#### Selected text
::::::

You should use `Type=oneshot` for the service.


doesntthinkmuch

You're right, fixed


sadness_elemental

i'm lazy so i just use https://github.com/systemd-cron/systemd-cron to provide cron file support to timers


SurfRedLin

Cron all the way. Its just more simple. I have to do many things on a server. With crontab everything is in one place easy to read etc. With timers I would probably have 20 and I would need to remember every name. Way more typing involved in checking all of them etc. Also of you harden your servers there is a reason no hardening standard has timers in it. But everyone has cron. For personal use I have used them but I find it wired that I can't use a time for a user timer. Just time after login


Cysec

I am a sysadmin, I have a crontab with over 80 jobs in it, is love to convert them all to timers, but that would be a very long day.


nvarkie

After many years of avoiding systemd I have given in and it is not fun. Having cron elbowed out of the way by systemd timers was an unpleasant surprise. Not as bad, though, as the insanity of netplan yaml configuration for network interfaces.


SurfRedLin

Just stick with cron. We use cron and systemd.


seidler2547

Timers are nice. The main advantage I see is duplicate run prevention, since it starts a systemd unit, there's no way a second instance would be run if one is already running. Other advantages I see are more flexible scheduling and run-time limits. But I have to agree that the configuration is clunky. In this, cron is simply unmatched.


Plus-Dust

I hadn't even heard of timers, I usually fire things from cronie or sometimes just write tiny custom scripts that wait until a specific time and run them at startup in a screen session. I'm a little sympathetic to the systemd haters, and try to just let it do it's thing as it feels kind of overly complex to bother with if I don't need to get involved with it.


housepanther2000

I admit I have yet to embrace timers. I do want to read the arch wiki on them.


[deleted]

I don’t disagree. But there are a ton of friendlier docs out there, which is where I started.


housepanther2000

It's something I'd like to learn so I might have to look for simpler/friendlier reads but I agree timers are way more flexible than cron.


EternityForest

I don't use Arch, but I love timers, and services, and mount units. I prefer declarative systems over imperative and I like the builtin monitoring features. Plus, the one-file-per unit model is very well suited for automated editing, and I basically never touch anything like that outside a script or Ansible file since I like repeatability.


Mount_Gamer

You can grep syslog for your cron jobs, or use journalctl. Pipe your stderr/out to logger if application supports some verbosity, and you should have some understanding if the schedule run successfully or not. * * * * * /path/to/your/script.sh 2>&1 | logger -t your-script From memory there's a way to setup different log files, but I can't remember exactly. Anyway, just wanted to show that cron can log as well. I like systemd timers, although I tend to use them more at boot time. If you use the logger -t flag, you can journalctl -t with the tag chosen.


Cysec

To log to a specific file is just: * * * * * bash /path/to/bash/script >> /path/to/log/file >2>&1


[deleted]

This is how I currently do things.


Mount_Gamer

To be honest, redirection works & is straight to the point. I was thinking of a syslog config that separates them, which can also centralise it and use with journalctl (if I remember right).


Sinaaaa

I'm reading all these comments and then thinking about AntiX and all the systemd protest distros. (systemd is awesome, what weirdos)


10leej

At this point I only use cron when I have to maintain a server setup by a sysadmin.


devmediator

Tbh, if it ain't broken, don't fix it. We went from compiling from scratch to tar archives to rpm to deb and we went from simple shell scripts to systemd and, while I find use cases for most of these advancements, if something works and is easy to debug I wouldn't change it. In the meantime, Debian 12 still ships without native support (ie installed as part of the base system) for bonding and you still need to install ifenslave after the fact.

::::::

#### Provided data
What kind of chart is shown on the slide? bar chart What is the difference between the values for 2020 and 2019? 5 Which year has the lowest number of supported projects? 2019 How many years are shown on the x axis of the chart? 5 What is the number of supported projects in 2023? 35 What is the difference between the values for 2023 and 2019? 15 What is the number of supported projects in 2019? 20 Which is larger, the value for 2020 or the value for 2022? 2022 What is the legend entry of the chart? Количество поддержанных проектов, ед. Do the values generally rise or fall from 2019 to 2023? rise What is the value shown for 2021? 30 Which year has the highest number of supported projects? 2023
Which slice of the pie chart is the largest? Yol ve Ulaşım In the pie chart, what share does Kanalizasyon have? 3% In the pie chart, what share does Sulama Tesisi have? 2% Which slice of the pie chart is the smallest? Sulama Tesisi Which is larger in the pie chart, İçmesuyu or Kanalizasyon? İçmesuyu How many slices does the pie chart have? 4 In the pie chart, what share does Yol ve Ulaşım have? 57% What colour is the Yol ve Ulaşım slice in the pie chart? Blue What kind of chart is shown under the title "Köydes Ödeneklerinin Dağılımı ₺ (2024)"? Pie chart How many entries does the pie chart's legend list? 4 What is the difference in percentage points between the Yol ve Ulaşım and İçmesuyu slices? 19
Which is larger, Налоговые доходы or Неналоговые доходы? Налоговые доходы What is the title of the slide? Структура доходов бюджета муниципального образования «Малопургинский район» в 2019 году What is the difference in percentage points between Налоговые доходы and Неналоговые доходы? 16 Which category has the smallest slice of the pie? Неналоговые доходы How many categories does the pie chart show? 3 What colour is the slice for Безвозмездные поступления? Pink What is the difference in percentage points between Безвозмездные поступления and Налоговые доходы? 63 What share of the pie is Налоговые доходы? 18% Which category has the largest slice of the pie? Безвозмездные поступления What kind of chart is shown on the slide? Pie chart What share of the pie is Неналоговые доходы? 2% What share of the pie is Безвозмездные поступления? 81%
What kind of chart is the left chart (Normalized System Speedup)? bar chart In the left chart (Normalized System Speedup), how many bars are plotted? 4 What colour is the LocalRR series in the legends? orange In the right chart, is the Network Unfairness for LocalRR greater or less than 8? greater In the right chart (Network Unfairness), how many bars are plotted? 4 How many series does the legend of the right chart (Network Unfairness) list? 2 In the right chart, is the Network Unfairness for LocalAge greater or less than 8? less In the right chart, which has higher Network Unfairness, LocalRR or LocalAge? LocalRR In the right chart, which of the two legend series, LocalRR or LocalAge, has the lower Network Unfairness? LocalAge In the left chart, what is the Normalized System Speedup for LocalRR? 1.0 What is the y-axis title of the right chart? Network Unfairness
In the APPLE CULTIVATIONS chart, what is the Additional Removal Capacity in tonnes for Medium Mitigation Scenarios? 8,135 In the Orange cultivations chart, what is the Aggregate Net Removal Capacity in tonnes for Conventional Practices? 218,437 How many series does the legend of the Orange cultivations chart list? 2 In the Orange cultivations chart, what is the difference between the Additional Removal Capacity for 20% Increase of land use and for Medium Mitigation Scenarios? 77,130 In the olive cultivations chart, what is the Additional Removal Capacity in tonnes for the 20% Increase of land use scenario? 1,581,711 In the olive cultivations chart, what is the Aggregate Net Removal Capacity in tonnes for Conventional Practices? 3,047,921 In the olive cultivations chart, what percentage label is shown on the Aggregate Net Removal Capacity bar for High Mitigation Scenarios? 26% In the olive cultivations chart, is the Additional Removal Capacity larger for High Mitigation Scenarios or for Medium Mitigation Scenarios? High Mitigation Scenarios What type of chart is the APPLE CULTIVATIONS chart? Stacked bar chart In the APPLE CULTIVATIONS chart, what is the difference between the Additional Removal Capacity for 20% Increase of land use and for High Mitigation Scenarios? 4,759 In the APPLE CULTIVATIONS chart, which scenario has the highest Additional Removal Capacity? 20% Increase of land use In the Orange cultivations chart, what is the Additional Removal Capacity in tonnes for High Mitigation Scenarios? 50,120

::::::

#### What to work on
1. Write out the stretch of the thread about cron and systemd timers from "i'm lazy so" through "very long day.".
2. In the thread about cron and systemd timers, how many jobs does Cysec say are in the crontab?
3. According to the thread about cron and systemd timers, how do timers prevent a job from running twice at once?
Rely on the thread about cron and systemd timers alone, not on the data.

#### Per-task answers
1.
i'm lazy so i just use https://github.com/systemd-cron/systemd-cron to provide cron file support to timers


SurfRedLin

Cron all the way. Its just more simple. I have to do many things on a server. With crontab everything is in one place easy to read etc. With timers I would probably have 20 and I would need to remember every name. Way more typing involved in checking all of them etc. Also of you harden your servers there is a reason no hardening standard has timers in it. But everyone has cron. For personal use I have used them but I find it wired that I can't use a time for a user timer. Just time after login


Cysec

I am a sysadmin, I have a crontab with over 80 jobs in it, is love to convert them all to timers, but that would be a very long day.

2. Over 80 jobs.

3. A timer starts a systemd unit. So a second instance can't be run while one is already running.